AIM OF THE EXERCISE —
Turn everything from the line containing "Which object, pixel" down to the end of the material into a Markdown table with the columns No. and Line, one row per line, skipping blank lines.
━━━━━ RECORDS FOR THIS TASK
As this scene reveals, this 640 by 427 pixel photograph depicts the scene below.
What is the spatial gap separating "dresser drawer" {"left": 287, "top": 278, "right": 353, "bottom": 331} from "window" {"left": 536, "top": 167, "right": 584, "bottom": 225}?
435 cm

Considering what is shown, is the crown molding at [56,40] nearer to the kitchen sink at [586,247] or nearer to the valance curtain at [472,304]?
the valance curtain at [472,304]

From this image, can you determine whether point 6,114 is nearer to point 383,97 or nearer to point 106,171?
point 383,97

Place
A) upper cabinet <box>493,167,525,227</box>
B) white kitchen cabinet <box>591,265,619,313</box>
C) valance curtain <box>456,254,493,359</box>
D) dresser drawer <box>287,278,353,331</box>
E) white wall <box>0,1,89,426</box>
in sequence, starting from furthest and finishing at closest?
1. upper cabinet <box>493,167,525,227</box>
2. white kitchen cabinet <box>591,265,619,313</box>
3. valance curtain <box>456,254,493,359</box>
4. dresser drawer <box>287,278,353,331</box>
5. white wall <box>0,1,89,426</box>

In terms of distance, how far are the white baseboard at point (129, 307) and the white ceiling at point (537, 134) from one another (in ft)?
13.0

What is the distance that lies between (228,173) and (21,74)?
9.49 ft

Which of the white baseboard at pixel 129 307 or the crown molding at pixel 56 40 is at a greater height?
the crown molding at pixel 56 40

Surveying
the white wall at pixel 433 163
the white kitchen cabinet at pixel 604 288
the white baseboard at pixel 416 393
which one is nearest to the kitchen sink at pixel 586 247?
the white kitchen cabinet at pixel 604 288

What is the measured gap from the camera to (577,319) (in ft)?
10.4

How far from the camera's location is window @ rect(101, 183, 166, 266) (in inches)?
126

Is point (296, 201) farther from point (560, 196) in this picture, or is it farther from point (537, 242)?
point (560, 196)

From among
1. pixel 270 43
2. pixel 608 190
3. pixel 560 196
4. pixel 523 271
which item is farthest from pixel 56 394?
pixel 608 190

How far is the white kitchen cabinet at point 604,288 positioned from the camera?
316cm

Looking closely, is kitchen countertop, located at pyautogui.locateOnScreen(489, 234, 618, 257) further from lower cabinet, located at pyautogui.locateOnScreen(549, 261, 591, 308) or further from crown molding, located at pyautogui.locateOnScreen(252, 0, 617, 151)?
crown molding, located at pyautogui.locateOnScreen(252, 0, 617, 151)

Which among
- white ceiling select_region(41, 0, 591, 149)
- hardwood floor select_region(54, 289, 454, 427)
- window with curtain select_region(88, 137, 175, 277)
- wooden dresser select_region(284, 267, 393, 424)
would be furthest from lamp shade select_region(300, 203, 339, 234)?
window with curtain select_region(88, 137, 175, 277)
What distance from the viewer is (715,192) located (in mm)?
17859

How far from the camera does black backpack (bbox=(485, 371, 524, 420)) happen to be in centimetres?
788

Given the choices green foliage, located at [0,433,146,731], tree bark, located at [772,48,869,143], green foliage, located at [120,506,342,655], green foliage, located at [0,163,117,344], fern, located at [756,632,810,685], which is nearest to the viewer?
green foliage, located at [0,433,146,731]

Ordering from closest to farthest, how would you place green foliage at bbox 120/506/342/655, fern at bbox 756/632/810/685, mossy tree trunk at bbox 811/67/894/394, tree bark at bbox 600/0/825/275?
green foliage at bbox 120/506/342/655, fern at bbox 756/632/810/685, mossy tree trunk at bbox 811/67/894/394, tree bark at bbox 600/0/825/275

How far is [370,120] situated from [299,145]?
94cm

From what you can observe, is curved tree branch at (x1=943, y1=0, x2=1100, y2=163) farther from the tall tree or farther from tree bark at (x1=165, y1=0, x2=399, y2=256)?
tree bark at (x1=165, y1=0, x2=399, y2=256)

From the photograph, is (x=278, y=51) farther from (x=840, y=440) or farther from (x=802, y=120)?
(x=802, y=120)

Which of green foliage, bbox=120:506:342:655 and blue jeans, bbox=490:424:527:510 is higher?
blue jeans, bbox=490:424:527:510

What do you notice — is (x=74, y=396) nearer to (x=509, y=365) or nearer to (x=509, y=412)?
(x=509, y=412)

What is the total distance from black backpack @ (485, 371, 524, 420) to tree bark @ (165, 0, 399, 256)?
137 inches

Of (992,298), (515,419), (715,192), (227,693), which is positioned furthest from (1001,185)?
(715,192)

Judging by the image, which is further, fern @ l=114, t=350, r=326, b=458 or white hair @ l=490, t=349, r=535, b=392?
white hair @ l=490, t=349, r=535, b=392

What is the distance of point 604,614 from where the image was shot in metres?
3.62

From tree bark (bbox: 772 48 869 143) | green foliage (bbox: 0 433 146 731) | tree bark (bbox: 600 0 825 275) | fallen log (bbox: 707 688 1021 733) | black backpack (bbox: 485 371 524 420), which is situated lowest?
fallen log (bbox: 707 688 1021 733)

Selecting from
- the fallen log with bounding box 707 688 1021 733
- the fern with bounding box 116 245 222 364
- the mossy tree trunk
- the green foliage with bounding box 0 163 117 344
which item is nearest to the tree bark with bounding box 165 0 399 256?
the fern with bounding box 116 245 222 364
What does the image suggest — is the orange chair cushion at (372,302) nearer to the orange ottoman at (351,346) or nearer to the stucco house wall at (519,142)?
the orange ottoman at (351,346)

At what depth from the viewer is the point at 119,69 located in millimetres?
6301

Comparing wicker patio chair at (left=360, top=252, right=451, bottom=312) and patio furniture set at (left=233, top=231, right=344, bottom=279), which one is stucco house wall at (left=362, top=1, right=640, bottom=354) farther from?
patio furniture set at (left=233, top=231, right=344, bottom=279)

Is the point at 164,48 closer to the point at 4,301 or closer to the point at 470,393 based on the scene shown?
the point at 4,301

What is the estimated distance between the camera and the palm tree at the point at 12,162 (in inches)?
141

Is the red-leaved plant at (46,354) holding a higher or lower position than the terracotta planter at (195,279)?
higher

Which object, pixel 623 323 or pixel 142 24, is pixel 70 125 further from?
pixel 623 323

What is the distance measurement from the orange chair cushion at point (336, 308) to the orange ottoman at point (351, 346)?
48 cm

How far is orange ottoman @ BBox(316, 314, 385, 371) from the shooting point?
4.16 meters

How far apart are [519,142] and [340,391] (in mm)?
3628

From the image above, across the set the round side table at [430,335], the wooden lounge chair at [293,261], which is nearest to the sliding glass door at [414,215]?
━━━━━━━━━━
THE RESPONSE —
| No. | Line |
|---|---|
| 1 | Which object, pixel 623 323 or pixel 142 24, is pixel 70 125 further from? |
| 2 | pixel 623 323 |
| 3 | What is the distance measurement from the orange chair cushion at point (336, 308) to the orange ottoman at point (351, 346)? |
| 4 | 48 cm |
| 5 | How far is orange ottoman @ BBox(316, 314, 385, 371) from the shooting point? |
| 6 | 4.16 meters |
| 7 | How far apart are [519,142] and [340,391] (in mm)? |
| 8 | 3628 |
| 9 | From the image above, across the set the round side table at [430,335], the wooden lounge chair at [293,261], which is nearest to the sliding glass door at [414,215]? |